Oh what a difference a week makes.
Last week as three different hurricanes hovered between the gulf and the Atlantic, we were being told to prepare for a “nuclear” hurricane.
We were told that not just Florida, but the United States would be “devastated” by Irma.
And we were of course told this was our fault – humans – particularly Americans. Because we don’t take global warming seriously.
Thank God, none of that was true.
Yes, the hurricane (singular because two of them petered out) brought much havoc, much damage, and much trouble for millions. And for the people in the Caribbean – especially those in St. Martin and Barbados – it WAS devastating.
But this hurricane was another in a long line of expected natural disasters. And contrary to what was making its way onto the airwaves, it was neither the strongest nor biggest to hit the mainland. And as far as intensity when hitting landfall, it didn’t even make the top ten.
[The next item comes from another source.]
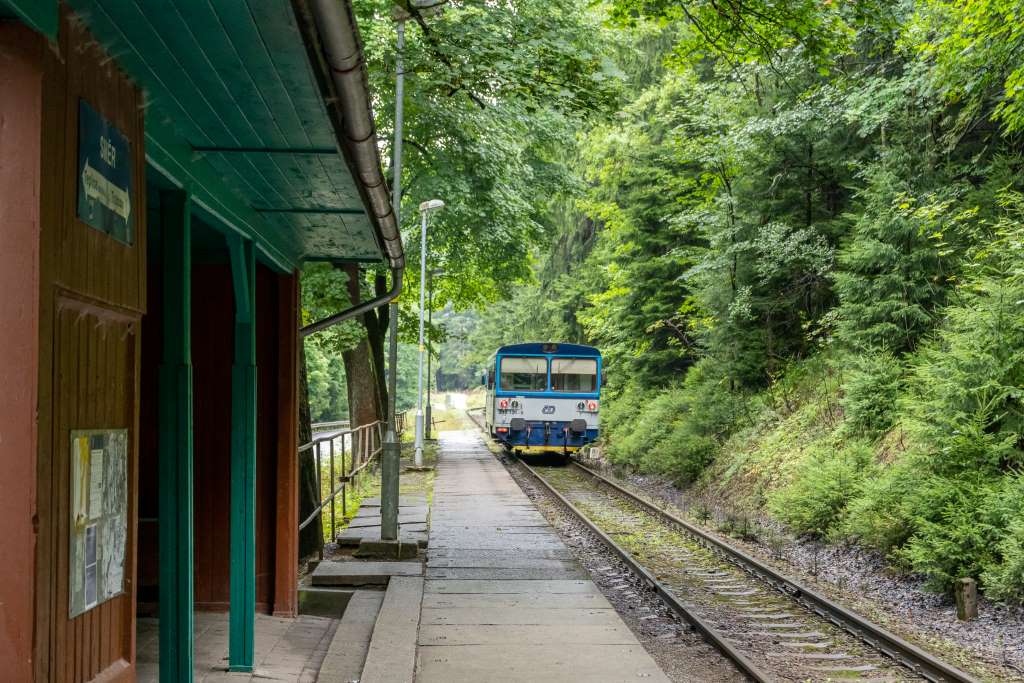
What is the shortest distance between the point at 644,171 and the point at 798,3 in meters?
15.3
The bottom line is hurricanes happen every year. That’s why we have a “hurricane season.” And over the last 100 years or so we have had hundreds of hurricanes touch down in the United States. But prior to this year’s hurricanes we went a dozen years without a major one hitting the mainland – that’s the longest drought since they have been recording such events.
Now I don’t mind the bureaucrats warning people that this could have been catastrophic … in order to evacuate them. They have their reasons for doing so, and they are well-intentioned. Better safe than sorry and it’s much easier to tend to possible emergencies and potential after-effects without millions of people in the way.
But the media frenzy – that’s for ratings. And I get it! But maybe it’s just a good idea for us all to realize that– and to see the big picture after the dust has settled.
What Really Happened
While the media terrorized us, people all over the state of Florida – as well as throughout the United States –from law enforcement, to non-profits, to thousands of everyday volunteers, were helping to prepare for a huge mass evacuation. And it all happened with hardly a hitch.
Why? Because of people like Lawren Durham, a Katrina survivor now living in North Carolina who got on Facebook and offered to let evacuees stay with her and her friends. All they needed to do was ask.
And then there was Brian Adkins, a disabled Gulf War veteran from Pueblo West, CO, who also offered his home. “I know what it’s like to be out there with nothing,” he said. “It’s important to me to open my home to those who need shelter. I’ve got more room than I can use.”
Or people like Danielle Fairbank in East Tennessee who took two families into her home. “My heart broke for those having to leave everything they know behind,” she said. “I saw a need, had the means to help by letting one family stay in our camper and letting another family stay in my dad’s RV in our yard.”
Then there were business owners like Bjorn Ringdahl of Ringdhal EMS. He sent five of his ambulances and a 13-member crew all the way from Minnnesota and North Dakota to help evacuating those who needed some extra help. And that was just a few weeks after he’d done the same for victims of Harvey in Texas.
Or the family of Deb Kolkowski and Tom Olson who will soon be making the drive down to Florida from New York with money and resources to help domestic animals stranded by Hurricane Irma. They did the same thing when Hurricane Katrina struck Louisiana in 2005, distributing gathered donations of food, supplies and cash for animals that had been abandoned or lost and housed in shelters.
Churches and mosques all over Georgia opened their doors as shelters for feeling evacuees with mattresses, food and even games for children to keep them occupied.
And of course there were the 30,000 troops, 4,000 trucks, and 100 helicopters of the Air National Guard in Florida that did their thing.
What Does it all Mean?
Undoubtedly there will be a whole lot of property damage. But with 24 fatalities in the United States and 38 in the Caribbean this hurricane didn’t even come close to the worst that hit the U.S. back in the days before modern preparedness. Remember the Great Galveston Hurricane in 1900, which killed between 6,000 and 12,000 people, making it the deadliest hurricane and natural disaster in U.S. history, or the Okeechobee hurricane of 1928,which left over 4000 dead.
In fact this didn’t even come close to the biggest evacuation. Hurricanes Floyd in 1999, Rita in 2005 and Matthew last year all prompted larger exoduses because of their size and intensity.
However it did come close to the greatest amount of wasted time and energy spent by the media on scaring us when maybe they could have pitched in to help evacuate people with all those resources.
Now there is an idea – the media actually helping to solve the problem. One can dream, right?